Data provided

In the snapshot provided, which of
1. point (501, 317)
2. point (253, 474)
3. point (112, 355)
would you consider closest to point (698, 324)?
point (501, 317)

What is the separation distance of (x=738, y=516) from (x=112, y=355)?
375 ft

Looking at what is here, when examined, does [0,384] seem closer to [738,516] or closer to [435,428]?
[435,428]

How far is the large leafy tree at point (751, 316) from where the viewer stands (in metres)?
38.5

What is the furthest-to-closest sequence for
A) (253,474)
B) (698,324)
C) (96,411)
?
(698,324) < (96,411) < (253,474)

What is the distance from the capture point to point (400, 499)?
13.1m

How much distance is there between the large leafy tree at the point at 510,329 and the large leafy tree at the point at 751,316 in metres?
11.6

What you will do
Reproduce every one of the lines above word for word, keeping them in the same order.

Written reply
In the snapshot provided, which of
1. point (501, 317)
2. point (253, 474)
3. point (112, 355)
would you consider closest to point (698, 324)?
point (501, 317)

What is the separation distance of (x=738, y=516) from (x=112, y=355)?
375 ft

Looking at what is here, when examined, does [0,384] seem closer to [738,516] or closer to [435,428]?
[435,428]

How far is the large leafy tree at point (751, 316) from where the viewer stands (in metres)?
38.5

What is the furthest-to-closest sequence for
A) (253,474)
B) (698,324)
C) (96,411)
?
(698,324) < (96,411) < (253,474)

What is the distance from the capture point to point (400, 499)?
13.1m

How much distance is there between the large leafy tree at the point at 510,329 and the large leafy tree at the point at 751,316 in metres?
11.6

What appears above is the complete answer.